**Selected excerpt:**
_ _ _ _ _

There seemed to be some surprise veiled in that comment, as if the delay could only have been caused by supposed poor planning on the airline's part by scheduling the airplane to come from another city, other than the one you were flying to or from. Forgive me if I misread the feeling behind the comment.

Either way, it might be helpful for you to know that delays are most often caused by air traffic control limitations that are imposed on airlines in order for the air traffic control spacing requirements to be met in the airspace that the plane is departing from, flying through, or arriving in. This required spacing may be further impacted by weather in any of the aforementioned areas of airspace (including weather outside of the immediate area of the departure and destination airports, which is why airline employees just shake their heads when passengers protest that they are being lied to about weather being a cause for a delay when they have just talked to a spouse on their cell phone and have been told that there isn't any weather at their destination and they look out the window and don't see any at the airport they're departing from either).

_ _ _ _ _

**Excerpted records:**
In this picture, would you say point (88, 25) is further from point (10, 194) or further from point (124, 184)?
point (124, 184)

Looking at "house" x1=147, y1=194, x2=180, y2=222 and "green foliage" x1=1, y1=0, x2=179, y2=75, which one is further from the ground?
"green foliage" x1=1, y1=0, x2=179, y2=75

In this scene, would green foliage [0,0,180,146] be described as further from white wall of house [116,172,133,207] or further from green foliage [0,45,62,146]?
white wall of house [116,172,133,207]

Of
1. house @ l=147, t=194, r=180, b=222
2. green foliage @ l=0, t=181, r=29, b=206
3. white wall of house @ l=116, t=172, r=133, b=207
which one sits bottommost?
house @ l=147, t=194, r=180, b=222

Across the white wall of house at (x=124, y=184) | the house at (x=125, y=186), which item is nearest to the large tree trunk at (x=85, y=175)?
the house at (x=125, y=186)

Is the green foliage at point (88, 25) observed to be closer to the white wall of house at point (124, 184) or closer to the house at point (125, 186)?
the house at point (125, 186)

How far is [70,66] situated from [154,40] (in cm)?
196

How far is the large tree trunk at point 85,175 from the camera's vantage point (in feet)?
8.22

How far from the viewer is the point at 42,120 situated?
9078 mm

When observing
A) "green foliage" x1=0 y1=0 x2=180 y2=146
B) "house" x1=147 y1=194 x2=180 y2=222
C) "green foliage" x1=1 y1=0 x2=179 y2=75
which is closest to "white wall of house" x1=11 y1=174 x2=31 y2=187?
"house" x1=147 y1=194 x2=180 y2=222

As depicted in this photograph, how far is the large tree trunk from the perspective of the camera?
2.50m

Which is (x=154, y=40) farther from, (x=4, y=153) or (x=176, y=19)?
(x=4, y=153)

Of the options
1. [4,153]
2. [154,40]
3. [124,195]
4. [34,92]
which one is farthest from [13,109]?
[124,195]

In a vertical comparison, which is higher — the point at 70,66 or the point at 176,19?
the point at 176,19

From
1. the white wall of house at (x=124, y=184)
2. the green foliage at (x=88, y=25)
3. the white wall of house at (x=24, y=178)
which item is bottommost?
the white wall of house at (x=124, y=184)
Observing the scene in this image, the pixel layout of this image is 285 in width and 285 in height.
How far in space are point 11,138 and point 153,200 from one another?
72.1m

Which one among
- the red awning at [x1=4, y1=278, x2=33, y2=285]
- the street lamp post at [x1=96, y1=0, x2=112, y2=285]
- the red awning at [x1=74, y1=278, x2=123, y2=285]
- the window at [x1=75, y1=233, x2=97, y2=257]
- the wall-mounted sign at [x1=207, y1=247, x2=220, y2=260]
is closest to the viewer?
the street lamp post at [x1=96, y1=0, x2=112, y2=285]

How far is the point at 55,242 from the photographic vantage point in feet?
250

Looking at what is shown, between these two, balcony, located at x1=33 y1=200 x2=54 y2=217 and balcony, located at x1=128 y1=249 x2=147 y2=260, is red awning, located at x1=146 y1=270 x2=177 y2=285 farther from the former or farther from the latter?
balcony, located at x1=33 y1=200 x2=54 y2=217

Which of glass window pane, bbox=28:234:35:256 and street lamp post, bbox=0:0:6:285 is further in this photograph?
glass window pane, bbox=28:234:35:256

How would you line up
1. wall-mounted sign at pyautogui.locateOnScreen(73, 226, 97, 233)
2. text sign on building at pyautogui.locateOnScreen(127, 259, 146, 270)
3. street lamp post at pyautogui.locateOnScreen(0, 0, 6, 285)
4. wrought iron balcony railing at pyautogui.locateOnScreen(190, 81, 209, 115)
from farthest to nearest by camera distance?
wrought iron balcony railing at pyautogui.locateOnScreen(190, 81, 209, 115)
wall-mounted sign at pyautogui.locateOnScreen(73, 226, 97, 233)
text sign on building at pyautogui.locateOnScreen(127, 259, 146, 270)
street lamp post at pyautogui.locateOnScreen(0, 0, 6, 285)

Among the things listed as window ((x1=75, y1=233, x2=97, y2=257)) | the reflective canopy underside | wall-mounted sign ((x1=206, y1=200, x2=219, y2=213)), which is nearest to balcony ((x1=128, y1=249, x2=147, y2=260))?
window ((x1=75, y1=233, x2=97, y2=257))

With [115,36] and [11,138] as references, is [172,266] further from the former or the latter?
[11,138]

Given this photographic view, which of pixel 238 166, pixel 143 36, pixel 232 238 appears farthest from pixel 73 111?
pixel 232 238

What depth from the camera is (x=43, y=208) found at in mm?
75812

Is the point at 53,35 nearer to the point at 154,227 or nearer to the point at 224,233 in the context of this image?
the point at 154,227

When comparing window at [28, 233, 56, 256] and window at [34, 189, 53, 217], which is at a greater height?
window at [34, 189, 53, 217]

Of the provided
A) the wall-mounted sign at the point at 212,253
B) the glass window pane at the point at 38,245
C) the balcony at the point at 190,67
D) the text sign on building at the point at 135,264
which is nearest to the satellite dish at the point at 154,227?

_ _ _ _ _

**Exercises to complete:**
1. From the passage on airline delays, print the text between "Either way, it" and "departing from either).", inclusive.
2. According to the passage on airline delays, what most often causes delays?

**Responses to the exercise:**
1.
Either way, it might be helpful for you to know that delays are most often caused by air traffic control limitations that are imposed on airlines in order for the air traffic control spacing requirements to be met in the airspace that the plane is departing from, flying through, or arriving in. This required spacing may be further impacted by weather in any of the aforementioned areas of airspace (including weather outside of the immediate area of the departure and destination airports, which is why airline employees just shake their heads when passengers protest that they are being lied to about weather being a cause for a delay when they have just talked to a spouse on their cell phone and have been told that there isn't any weather at their destination and they look out the window and don't see any at the airport they're departing from either).

2. Air traffic control limitations imposed on airlines so that spacing requirements are met in the airspace the plane is departing from, flying through, or arriving in.